Leddin D J, Ray M, Dinda P K, Prokopiw I, Beck I T
Department of Medicine, Queen's University, Hotel Dieu Hospital, Kingston, Ontario, Canada.
Gastroenterology. 1988 Mar;94(3):726-32. doi: 10.1016/0016-5085(88)90246-6.

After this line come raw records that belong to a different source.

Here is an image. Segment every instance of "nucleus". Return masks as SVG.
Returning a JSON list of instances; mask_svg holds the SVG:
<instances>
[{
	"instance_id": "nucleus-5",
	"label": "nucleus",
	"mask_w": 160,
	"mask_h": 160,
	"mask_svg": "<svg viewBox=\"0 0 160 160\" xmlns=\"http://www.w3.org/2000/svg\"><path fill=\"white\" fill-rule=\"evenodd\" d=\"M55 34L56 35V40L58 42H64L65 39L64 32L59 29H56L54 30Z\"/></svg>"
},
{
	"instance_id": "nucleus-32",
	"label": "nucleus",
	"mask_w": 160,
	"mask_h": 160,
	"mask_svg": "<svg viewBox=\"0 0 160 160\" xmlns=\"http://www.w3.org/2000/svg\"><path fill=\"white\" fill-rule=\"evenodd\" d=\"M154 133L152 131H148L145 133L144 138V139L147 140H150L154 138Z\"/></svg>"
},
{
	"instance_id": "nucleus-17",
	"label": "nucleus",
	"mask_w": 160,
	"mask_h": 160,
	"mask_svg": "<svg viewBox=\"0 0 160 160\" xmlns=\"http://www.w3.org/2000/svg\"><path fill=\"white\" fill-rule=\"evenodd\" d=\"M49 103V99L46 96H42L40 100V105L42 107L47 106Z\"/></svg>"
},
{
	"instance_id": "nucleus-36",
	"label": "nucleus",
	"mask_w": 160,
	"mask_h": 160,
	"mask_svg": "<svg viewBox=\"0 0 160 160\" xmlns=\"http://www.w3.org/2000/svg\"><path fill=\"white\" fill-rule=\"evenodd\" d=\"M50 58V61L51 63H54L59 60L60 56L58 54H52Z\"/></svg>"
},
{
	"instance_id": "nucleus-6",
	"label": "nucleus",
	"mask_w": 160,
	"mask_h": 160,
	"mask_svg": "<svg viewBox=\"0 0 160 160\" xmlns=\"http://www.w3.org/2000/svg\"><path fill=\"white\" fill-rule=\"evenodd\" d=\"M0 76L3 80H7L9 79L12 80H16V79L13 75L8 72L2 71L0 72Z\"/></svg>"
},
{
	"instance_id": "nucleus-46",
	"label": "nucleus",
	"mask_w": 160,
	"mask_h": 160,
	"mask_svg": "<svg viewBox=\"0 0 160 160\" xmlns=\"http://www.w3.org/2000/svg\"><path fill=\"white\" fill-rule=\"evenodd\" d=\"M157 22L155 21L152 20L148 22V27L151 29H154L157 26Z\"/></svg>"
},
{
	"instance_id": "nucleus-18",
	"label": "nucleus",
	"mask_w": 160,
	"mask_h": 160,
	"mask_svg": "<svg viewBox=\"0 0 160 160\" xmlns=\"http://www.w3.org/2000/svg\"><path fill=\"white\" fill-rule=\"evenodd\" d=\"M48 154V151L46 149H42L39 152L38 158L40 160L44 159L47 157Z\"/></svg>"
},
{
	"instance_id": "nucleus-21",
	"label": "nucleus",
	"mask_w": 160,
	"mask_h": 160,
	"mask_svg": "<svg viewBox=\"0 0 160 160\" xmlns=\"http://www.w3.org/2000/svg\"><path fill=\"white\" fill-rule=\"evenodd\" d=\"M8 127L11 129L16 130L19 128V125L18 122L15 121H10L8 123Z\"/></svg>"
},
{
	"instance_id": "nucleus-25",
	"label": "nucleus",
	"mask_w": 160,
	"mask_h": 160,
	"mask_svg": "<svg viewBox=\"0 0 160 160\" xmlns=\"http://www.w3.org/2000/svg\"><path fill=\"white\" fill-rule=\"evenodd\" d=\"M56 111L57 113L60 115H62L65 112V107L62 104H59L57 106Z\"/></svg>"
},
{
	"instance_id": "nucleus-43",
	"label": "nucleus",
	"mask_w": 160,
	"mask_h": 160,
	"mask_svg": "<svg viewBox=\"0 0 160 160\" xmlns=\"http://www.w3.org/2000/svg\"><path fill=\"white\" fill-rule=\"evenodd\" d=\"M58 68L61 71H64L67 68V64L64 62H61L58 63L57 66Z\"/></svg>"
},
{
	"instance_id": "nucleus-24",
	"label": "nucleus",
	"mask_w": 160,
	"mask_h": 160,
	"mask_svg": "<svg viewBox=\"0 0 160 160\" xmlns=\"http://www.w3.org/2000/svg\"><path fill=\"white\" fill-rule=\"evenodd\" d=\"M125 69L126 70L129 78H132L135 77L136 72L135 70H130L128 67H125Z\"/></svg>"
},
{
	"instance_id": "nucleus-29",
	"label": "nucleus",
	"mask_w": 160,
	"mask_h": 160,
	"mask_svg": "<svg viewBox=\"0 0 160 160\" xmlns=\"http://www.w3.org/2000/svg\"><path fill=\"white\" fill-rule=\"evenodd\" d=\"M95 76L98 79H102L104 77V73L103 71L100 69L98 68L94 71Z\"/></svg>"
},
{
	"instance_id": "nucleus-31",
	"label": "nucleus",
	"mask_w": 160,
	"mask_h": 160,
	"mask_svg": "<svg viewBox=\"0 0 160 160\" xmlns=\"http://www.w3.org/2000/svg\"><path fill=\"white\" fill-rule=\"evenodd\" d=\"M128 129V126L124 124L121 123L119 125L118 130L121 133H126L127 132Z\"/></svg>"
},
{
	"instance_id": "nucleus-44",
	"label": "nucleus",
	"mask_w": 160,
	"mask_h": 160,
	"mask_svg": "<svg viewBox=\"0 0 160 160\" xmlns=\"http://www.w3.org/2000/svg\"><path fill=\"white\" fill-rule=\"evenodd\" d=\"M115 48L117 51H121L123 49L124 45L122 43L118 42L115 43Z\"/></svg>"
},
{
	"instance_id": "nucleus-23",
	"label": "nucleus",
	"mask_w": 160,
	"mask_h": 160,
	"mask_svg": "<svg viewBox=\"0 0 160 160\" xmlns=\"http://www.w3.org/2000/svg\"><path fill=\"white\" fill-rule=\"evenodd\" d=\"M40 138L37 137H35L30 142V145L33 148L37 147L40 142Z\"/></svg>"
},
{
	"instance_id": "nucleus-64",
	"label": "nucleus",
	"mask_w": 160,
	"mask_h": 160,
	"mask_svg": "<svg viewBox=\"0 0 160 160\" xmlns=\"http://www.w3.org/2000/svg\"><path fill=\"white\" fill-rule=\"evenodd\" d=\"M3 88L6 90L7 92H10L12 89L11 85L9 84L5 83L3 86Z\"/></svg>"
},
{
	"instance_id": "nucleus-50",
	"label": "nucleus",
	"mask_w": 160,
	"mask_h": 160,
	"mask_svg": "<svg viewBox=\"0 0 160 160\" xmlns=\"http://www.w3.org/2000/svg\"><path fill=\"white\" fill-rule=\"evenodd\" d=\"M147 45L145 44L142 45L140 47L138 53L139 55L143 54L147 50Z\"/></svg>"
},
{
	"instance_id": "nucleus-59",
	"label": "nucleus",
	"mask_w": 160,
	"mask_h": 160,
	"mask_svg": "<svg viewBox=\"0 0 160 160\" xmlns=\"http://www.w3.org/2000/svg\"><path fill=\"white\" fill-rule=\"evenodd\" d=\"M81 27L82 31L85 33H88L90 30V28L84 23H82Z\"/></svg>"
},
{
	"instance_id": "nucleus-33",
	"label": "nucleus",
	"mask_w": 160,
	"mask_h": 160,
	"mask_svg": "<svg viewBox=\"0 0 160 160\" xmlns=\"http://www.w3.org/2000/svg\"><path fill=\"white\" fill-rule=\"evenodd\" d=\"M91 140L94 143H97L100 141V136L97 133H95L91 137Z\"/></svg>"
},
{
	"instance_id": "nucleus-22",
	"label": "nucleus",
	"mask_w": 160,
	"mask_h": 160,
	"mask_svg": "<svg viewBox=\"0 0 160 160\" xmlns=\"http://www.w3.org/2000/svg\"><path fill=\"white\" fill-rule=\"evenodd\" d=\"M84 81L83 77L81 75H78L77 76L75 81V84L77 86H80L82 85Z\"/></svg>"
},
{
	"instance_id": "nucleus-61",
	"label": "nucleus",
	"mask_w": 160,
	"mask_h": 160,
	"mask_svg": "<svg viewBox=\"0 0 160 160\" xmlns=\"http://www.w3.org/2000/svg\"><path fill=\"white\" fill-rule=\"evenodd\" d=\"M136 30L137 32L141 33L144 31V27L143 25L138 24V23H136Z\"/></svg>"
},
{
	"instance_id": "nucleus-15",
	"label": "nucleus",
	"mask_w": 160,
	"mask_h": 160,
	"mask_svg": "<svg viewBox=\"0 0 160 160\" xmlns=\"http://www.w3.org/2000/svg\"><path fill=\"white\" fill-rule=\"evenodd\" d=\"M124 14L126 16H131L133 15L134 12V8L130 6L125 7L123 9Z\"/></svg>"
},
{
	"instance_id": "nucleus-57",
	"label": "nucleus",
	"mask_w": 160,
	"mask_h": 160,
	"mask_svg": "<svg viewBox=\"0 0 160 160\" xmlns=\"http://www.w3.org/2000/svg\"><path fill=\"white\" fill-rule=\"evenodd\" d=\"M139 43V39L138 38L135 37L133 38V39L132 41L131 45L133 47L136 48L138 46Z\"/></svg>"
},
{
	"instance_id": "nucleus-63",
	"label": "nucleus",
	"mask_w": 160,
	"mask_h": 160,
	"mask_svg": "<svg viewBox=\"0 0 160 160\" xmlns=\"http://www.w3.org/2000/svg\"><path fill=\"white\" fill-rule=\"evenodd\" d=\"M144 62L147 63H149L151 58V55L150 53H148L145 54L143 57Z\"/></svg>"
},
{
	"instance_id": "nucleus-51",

To examine the relation between ethanol-induced microvascular and absorptive changes, we have investigated the effect of 16,16-dimethyl prostaglandin E2 on the jejunal intraluminal plasma albumin loss (which was taken as a measure of microvascular changes) and the inhibition of water, sodium, and glucose transport caused by intraluminal ethanol. A group of 8 dogs received intravenously 16,16-dimethyl prostaglandin E2 at a dose of 0.1 microgram/kg as a bolus followed by 0.05 microgram/kg.hour for 2 h (prostaglandin-treated group). A second group of 8 dogs received no 16,16-dimethyl prostaglandin E2 (untreated group). In each dog of both groups, one jejunal segment was perfused with an ethanol-free solution (control segment) and an adjacent segment was perfused with the same solution containing 6% (wt/vol) ethanol (ethanol-perfused segment). The albumin loss (mg/g dry gut wt.90 min, mean +/- SE) by the control and the ethanol-perfused segments was 0.76 +/- 0.23 and 8.29 +/- 1.27, respectively, in the untreated group, and 0.66 +/- 0.23 and 4.81 +/- 0.67, respectively, in the prostaglandin-treated group. The ethanol-induced increase in albumin loss was significant in both groups, but was significantly lower (p less than 0.05) in the prostaglandin-treated group than in the untreated group. Intraluminal ethanol depressed net water, sodium, and glucose transport by 74%, 52%, and 22%, respectively, in the untreated group, and by 92%, 65%, and 38%, respectively, in the prostaglandin-treated group. The magnitude of this depression did not differ significantly between the two groups. As 16,16-dimethyl prostaglandin E2 attenuated the ethanol-induced plasma albumin loss, but not the inhibition of water, sodium, or glucose transport, we conclude that the microvascular and the absorptive changes produced by ethanol are not mediated by the same mechanism.
为研究乙醇诱导的微血管和吸收功能变化之间的关系,我们研究了16,16-二甲基前列腺素E2对空肠腔内血浆白蛋白丢失(以此作为微血管变化的指标)以及腔内乙醇引起的水、钠和葡萄糖转运抑制的影响。一组8只犬静脉注射剂量为0.1微克/千克的16,16-二甲基前列腺素E2推注量,随后以0.05微克/千克·小时的剂量持续注射2小时(前列腺素治疗组)。另一组8只犬未接受16,16-二甲基前列腺素E2(未治疗组)。在两组的每只犬中,一个空肠段用无乙醇溶液灌注(对照段),相邻段用含6%(重量/体积)乙醇的相同溶液灌注(乙醇灌注段)。未治疗组中,对照段和乙醇灌注段的白蛋白丢失(毫克/克干肠重·90分钟,均值±标准误)分别为0.76±0.23和8.29±1.27,前列腺素治疗组分别为0.66±0.23和4.81±0.67。两组中乙醇诱导的白蛋白丢失增加均显著,但前列腺素治疗组显著低于未治疗组(p<0.05)。未治疗组中,腔内乙醇使水、钠和葡萄糖的净转运分别降低74%、52%和22%,前列腺素治疗组分别降低92%、65%和38%。两组间这种降低的幅度无显著差异。由于16,16-二甲基前列腺素E2减轻了乙醇诱导的血浆白蛋白丢失,但未减轻对水、钠或葡萄糖转运的抑制,我们得出结论,乙醇产生的微血管和吸收功能变化不是由同一机制介导的。